I had the opportunity to take both the Intro and Advanced courses on Remote Sensing. I learned about the physics behind remote sensing, how to download, display, and pre-process and process satellite (raster) images.
During my time in my remote sensing courses, I took special interest in wildfires. At the time, the August Complex had only just begin to burn and had yet to become California’s largest wildfire. For my final project in the Intro class, I traced and compared the size of the burn scars for the Rim and August Complex fires. I animated their change over time and compared their damage.
Click the link to view the whole story map.
In the Advanced class, I decided to keep the subject of wildfires but greatly increase my scope. I wanted to process larger quantities of data as the previous semester showed me how time intensive my previous methods were.
For this project, I chose to follow the methods in the paper “Predictive modeling of wildfires” by Sayad et al. to write scripts to extract training data for a machine learning model to predict possible future wildfires. I processed and extracted the means for past fires from several MODIS products: Land Surface Temperature, NDVI, and Thermal Anomalies.
Most of this work was done in R though I did some steps at the Windows Command Line.
Google Earth Engine
In Advanced Remote Sensing, I worked with Google Earth Engine for the first time.

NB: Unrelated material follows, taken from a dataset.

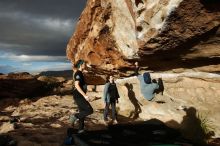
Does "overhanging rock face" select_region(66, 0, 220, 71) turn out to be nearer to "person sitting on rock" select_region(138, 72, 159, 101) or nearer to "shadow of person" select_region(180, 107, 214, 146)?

We wrote scripts to compare Random Forest and CART (Classification and Regression Trees) classifications, create world wide elevation min/maxes and slops, and to create false color and NDVI images from Sentinel-2 data.
To view my full scripts, visit my Google Earth Engine Project.
One of my favorite parts of Remote Sensing was working with Lidar data. Yes, the datasets are quite large and they can take a while to work with, however, there is so much potential to glean useful information from point cloud images. I have used both LAStools and R to handle Lidar data.
It would be my dream to work with lidar data professionally full time, whether that be creating digital surface and canopy height models or helping to discover the vital role that trees play in carbon capture by calculating their biomass.
Working at the Command Line
Remote Sensing helped me conquer my fear of working at the Windows Command Line. My first exposure was working with LAStools to process and open Lidar images. While LAStools does have a GUI, it is extremely limited compared to working directly at the Command Line with the files.
The second time I worked at the Command Line was briefly to work with the GDAL package to project, resample, and process a thousand raster images. While it took some getting used to the particular syntax, after having some experience with it, I can say that there is a certain amount of elegance to the flag system in the functions.
eCognition — Object Based Image Analysis
In both Intro and Advanced Remote Sensing, we spent time processing images in eCognition. We built rule sets to group and classify objects. In many ways, this is the ultimate supervised learning process, as we are “teaching” the computer the rule sets in order to understand the image.